## Texto seleccionado
-------------------------
Desde la hermosísima ciudad-puerto de Haifa, mi joven amigo Libny Ventura Lara, ha hecho llegar a mis manos un volumen híper ilustrado acerca de los tres mil años de historia de la antiquísima Jerusalén, la de los legendarios "jebuseos" y del histórico rey David. Este detalle bibliográfico singular, bello y magnífico en sí mismo, me ha empujado a recordar mis intensas caminatas por aquella ciudad inmemorial, y por otras partes arqueológicas y místicas, hace unos veinte años aproximados, en donde terminaron de incubarse algunos ensayos míos y por lo menos un largo poema fundacional.
En las caminatas se puede apreciar que en los alrededores de la "Nueva Jerusalén" se encuentra un monumento especial conocido como el "Santuario del Libro", bajo cuyas bóvedas hoy se custodian los "Manuscritos del Mar Muerto", que fueron encontrados en las cuevas de "Qumram", cerca de las edificaciones en donde habitaban los monjes de la secta religiosa judía de los esenios, dedicados, hace más de dos mil años, a la contemplación, a la pureza, a escribir sus cantos poéticos y a la lectura de los textos sacros del "Antiguo Testamento", algunas de cuyas copias manuscritas sobrevivieron al paso corrosivo de los siglos. Entre esas copias se encuentra un libro casi íntegro del profeta Isaías.
-------------------------
## Entradas del conjunto de datos
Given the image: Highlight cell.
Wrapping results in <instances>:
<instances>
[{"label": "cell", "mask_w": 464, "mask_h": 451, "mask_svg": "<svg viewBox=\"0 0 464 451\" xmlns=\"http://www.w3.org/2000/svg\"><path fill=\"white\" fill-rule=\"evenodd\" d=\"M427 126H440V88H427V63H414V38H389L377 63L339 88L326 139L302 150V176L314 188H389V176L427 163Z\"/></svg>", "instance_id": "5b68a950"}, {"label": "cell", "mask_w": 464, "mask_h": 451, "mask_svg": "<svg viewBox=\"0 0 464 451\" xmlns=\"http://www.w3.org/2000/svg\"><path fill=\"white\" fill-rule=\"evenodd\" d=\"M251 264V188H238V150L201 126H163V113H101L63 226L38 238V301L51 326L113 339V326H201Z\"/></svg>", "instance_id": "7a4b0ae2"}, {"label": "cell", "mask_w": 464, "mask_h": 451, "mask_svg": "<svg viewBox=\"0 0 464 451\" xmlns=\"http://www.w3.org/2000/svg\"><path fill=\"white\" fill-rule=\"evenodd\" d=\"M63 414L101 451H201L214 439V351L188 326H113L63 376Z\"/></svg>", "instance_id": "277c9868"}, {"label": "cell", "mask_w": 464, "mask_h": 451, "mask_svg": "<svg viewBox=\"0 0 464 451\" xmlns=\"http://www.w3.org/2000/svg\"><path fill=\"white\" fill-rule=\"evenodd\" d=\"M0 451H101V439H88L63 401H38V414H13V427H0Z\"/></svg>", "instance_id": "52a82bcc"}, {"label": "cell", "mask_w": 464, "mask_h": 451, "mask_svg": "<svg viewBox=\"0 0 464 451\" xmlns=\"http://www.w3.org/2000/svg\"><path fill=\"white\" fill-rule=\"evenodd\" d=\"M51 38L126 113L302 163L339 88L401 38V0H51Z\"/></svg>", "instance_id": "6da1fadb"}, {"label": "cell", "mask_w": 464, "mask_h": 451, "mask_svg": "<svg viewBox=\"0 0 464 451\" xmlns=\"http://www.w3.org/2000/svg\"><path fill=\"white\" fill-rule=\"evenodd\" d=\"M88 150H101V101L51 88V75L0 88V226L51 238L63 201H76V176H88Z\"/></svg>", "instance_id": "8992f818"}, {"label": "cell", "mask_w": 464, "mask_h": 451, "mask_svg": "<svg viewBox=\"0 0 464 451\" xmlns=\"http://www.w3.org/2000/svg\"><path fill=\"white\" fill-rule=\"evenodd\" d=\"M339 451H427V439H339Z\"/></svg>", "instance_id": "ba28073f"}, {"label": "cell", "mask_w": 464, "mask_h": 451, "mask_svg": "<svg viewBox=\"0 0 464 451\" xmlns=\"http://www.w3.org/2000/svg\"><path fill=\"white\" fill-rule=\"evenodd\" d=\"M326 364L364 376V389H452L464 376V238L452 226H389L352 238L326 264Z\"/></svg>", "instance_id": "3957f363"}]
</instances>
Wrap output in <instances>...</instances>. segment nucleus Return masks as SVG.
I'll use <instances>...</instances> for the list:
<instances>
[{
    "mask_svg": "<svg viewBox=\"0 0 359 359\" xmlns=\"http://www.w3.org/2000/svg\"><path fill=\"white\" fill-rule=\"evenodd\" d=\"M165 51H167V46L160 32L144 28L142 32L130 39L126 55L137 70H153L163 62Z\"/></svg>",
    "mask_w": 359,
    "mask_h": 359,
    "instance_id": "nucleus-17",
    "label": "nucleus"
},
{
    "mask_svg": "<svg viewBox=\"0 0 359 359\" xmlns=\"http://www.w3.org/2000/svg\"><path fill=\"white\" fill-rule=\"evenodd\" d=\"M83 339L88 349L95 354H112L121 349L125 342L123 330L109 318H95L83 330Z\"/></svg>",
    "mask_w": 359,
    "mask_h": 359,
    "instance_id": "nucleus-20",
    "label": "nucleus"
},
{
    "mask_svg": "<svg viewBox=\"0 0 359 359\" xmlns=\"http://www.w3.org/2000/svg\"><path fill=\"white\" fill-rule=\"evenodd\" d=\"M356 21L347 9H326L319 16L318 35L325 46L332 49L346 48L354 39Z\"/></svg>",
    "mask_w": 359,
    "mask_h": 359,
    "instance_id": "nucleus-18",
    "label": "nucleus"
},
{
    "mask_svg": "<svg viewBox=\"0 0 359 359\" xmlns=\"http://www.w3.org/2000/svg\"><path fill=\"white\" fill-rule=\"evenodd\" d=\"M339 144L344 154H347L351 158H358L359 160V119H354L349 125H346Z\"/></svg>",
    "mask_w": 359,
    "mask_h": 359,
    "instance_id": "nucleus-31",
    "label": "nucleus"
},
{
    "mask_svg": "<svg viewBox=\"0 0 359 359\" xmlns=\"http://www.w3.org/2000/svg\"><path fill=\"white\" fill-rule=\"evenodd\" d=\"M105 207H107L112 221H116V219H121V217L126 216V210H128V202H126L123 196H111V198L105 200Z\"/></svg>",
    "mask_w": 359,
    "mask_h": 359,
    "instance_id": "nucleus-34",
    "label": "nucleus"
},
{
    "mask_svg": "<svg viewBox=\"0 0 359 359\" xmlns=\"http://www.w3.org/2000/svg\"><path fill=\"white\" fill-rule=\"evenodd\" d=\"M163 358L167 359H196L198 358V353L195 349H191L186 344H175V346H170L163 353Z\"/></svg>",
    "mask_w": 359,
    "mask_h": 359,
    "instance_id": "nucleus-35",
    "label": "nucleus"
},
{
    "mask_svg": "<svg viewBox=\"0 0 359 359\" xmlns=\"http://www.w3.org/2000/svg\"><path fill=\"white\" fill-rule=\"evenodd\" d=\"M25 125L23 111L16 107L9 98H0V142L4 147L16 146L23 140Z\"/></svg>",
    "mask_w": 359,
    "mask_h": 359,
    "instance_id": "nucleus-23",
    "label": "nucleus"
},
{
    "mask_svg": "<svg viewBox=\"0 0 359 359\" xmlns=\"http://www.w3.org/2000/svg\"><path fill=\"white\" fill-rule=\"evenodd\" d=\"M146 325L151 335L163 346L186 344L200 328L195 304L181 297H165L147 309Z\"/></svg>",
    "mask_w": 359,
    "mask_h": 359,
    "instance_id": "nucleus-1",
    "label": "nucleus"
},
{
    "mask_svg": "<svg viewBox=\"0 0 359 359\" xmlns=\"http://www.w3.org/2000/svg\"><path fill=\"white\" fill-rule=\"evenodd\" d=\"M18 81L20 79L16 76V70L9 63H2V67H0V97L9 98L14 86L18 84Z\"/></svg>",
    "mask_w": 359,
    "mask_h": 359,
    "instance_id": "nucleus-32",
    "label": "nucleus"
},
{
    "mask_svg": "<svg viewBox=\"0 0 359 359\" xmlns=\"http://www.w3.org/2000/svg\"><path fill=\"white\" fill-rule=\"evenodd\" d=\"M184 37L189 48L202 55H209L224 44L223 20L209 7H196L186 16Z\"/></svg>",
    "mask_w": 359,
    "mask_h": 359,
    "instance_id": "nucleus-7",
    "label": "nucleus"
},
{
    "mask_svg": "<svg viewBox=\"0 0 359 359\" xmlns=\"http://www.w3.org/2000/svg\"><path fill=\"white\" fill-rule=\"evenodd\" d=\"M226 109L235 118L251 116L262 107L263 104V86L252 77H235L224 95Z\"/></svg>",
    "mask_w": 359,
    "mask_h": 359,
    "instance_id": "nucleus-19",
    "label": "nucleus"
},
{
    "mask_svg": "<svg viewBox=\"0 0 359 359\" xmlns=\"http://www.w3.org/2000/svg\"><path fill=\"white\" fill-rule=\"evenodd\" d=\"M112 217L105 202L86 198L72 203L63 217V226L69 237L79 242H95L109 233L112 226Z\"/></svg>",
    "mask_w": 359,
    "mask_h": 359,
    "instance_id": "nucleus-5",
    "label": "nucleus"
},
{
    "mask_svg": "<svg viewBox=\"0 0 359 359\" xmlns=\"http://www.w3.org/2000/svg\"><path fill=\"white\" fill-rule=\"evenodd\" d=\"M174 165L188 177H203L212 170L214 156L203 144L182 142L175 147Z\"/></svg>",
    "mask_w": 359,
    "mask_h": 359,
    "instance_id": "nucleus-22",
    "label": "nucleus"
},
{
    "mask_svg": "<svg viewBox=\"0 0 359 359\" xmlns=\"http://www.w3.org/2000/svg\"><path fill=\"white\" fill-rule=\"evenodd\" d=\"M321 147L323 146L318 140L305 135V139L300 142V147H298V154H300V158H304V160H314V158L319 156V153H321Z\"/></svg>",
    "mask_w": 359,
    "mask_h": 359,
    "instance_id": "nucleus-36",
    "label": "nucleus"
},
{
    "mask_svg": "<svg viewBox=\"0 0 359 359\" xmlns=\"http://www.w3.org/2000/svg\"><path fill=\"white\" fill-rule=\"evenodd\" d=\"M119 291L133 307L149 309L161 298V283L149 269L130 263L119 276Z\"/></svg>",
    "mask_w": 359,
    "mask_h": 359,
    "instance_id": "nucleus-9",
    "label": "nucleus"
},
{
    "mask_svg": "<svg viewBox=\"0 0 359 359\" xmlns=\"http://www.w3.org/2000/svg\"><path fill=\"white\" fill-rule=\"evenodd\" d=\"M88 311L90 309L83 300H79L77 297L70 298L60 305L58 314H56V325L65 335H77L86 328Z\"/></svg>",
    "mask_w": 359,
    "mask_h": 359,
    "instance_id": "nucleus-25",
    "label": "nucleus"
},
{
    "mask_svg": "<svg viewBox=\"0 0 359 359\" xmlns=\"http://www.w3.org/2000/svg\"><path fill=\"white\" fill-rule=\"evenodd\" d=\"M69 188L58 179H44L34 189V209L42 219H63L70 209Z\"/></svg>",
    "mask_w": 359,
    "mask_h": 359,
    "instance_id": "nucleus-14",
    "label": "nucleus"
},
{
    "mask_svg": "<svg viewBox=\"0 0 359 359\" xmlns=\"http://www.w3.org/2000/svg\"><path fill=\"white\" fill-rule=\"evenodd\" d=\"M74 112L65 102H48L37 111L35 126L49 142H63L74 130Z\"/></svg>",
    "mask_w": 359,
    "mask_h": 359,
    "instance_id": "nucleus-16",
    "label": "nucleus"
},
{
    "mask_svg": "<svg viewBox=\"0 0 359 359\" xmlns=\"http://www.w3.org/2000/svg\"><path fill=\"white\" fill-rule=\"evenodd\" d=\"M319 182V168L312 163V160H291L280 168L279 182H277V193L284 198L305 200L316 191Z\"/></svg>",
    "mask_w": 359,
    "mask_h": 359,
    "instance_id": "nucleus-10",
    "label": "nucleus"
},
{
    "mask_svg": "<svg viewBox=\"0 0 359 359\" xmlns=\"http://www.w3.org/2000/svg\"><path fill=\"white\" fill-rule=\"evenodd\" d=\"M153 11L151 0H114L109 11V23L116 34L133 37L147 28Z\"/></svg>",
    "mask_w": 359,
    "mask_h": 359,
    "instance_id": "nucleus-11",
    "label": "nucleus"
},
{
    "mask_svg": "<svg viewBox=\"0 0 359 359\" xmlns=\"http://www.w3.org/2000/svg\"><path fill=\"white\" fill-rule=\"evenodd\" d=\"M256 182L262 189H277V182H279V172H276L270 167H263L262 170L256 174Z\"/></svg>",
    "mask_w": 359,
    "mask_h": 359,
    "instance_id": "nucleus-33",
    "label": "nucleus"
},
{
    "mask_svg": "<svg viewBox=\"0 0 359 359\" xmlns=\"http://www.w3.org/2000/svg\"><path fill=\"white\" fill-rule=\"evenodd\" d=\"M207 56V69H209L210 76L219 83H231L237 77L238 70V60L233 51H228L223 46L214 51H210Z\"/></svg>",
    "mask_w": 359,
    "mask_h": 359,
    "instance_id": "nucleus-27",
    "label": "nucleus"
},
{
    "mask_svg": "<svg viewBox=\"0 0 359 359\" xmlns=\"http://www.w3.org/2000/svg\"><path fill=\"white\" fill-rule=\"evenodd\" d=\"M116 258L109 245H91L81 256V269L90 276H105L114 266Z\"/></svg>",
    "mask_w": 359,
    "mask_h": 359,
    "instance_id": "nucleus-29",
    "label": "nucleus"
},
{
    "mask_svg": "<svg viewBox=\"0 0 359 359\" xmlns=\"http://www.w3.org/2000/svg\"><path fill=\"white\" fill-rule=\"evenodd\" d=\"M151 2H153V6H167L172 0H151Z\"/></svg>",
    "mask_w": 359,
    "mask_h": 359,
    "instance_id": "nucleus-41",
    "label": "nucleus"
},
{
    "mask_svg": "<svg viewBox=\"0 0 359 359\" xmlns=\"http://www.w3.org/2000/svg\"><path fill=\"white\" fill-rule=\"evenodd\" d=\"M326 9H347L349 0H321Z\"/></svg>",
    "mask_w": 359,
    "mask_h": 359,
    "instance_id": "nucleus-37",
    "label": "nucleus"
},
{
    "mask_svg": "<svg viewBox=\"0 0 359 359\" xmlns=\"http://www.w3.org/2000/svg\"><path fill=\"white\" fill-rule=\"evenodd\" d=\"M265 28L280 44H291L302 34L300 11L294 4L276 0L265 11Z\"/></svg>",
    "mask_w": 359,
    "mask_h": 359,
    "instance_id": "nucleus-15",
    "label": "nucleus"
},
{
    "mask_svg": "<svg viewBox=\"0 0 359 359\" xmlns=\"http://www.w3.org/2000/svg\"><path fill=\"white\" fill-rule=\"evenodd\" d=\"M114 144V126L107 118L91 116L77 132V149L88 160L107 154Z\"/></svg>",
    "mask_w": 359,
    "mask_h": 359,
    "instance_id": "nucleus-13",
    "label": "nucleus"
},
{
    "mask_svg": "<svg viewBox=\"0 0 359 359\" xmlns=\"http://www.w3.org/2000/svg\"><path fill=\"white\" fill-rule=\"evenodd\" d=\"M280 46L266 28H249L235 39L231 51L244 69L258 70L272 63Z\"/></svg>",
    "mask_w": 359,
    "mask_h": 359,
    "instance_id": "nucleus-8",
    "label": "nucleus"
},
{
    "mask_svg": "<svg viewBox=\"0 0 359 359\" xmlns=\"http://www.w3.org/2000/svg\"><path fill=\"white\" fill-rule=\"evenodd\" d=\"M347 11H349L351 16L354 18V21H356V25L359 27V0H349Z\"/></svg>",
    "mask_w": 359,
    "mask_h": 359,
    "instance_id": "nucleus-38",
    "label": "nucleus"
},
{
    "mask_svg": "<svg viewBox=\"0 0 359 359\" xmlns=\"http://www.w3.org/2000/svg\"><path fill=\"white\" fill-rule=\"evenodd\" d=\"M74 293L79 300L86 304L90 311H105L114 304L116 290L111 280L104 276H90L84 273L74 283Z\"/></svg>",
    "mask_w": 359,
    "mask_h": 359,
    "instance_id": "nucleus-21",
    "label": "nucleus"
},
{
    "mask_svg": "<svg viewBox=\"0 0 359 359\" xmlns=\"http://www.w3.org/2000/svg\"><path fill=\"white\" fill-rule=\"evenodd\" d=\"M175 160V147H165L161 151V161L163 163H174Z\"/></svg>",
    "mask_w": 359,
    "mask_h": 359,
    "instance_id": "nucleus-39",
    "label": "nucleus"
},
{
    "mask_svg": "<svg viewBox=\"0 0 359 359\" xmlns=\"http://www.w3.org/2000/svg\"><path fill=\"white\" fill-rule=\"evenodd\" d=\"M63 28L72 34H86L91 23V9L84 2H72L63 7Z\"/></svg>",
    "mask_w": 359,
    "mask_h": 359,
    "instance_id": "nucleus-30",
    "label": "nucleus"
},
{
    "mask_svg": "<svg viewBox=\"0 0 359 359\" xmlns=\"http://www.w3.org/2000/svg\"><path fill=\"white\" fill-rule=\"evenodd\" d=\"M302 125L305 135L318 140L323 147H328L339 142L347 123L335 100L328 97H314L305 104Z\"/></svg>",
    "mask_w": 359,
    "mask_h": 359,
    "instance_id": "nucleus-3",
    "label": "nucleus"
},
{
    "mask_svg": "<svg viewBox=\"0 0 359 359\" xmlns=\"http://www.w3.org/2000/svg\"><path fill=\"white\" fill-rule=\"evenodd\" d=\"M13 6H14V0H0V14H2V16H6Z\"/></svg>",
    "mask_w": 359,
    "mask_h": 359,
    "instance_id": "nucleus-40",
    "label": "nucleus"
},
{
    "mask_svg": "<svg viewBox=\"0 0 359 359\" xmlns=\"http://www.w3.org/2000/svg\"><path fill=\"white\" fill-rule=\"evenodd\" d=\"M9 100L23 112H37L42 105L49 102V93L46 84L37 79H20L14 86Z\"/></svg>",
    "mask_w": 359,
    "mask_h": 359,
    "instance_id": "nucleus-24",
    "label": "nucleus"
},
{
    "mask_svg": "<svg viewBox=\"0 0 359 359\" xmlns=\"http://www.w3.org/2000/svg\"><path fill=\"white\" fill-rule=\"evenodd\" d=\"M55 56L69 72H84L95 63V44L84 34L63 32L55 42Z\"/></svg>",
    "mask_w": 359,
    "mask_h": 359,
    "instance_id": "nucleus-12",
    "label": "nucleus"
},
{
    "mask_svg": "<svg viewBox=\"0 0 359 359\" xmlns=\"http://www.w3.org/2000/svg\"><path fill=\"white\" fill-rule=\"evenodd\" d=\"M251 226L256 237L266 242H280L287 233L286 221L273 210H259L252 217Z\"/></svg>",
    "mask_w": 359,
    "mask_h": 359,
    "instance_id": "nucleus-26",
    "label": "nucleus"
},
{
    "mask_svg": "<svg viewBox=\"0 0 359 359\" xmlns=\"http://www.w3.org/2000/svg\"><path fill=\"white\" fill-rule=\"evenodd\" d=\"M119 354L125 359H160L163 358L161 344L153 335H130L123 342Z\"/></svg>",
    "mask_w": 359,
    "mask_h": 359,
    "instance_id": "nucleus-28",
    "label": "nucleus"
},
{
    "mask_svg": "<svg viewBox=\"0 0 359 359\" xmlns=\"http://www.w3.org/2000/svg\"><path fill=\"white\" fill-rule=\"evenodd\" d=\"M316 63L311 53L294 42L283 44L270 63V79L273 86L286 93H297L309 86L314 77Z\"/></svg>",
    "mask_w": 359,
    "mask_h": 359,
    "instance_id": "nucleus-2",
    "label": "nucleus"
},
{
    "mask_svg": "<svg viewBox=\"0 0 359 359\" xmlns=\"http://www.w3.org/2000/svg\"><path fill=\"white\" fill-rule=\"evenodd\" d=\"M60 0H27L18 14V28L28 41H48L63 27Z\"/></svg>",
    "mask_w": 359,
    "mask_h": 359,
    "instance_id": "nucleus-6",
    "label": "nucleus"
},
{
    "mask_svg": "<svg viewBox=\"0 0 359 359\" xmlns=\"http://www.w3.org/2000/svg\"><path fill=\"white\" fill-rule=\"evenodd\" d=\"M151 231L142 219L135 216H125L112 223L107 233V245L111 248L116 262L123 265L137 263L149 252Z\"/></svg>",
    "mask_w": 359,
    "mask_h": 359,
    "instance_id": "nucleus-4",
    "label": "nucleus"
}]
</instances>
-------------------------
## Tareas requeridas
1. Responde brevemente estas preguntas sobre el texto acerca de Jerusalén:
(a) ¿Quién hizo llegar el volumen ilustrado y desde qué ciudad?
(b) ¿Qué se custodia bajo las bóvedas del "Santuario del Libro"?
(c) ¿Qué libro casi íntegro se encuentra entre las copias manuscritas que sobrevivieron?
2. Resume en dos oraciones el texto sobre Jerusalén.
3. Prosigue el texto sobre Jerusalén desde el punto en que termina.

## Tus respuestas
1.
(a) Libny Ventura Lara, desde la ciudad-puerto de Haifa.
(b) Los "Manuscritos del Mar Muerto".
(c) Un libro del profeta Isaías.

2. Desde Haifa, Libny Ventura Lara hizo llegar un volumen ilustrado sobre los tres mil años de historia de Jerusalén, que trajo a la memoria las caminatas por esa ciudad de hace unos veinte años, donde se gestaron algunos ensayos y un largo poema fundacional. En los alrededores de la "Nueva Jerusalén", el "Santuario del Libro" custodia los "Manuscritos del Mar Muerto", hallados en las cuevas de "Qumram" cerca de donde vivían los esenios, y entre ellos figura un libro casi íntegro del profeta Isaías.

3.
Sin ignorar para nada las más importantes bibliotecas y hemerotecas físicas del mundo contemporáneo, entre ellas la gigantesca Biblioteca del Congreso en Washington, el Estado de Israel es posiblemente el único país del mundo que ha construido un santuario exclusivo para el libro, en tanto que histórica y culturalmente hablando, en esa tierra surgió, creció y se desarrolló, antes y después de la gran Diáspora, "el pueblo del libro" por antonomasia. No es casual, entonces, que el gobierno israelí haya dedicado ese singular edificio al resguardo y conmemoración del libro antiguo, el más asombroso de los instrumentos creados por el hombre, según el escritor universal Jorge Luis Borges.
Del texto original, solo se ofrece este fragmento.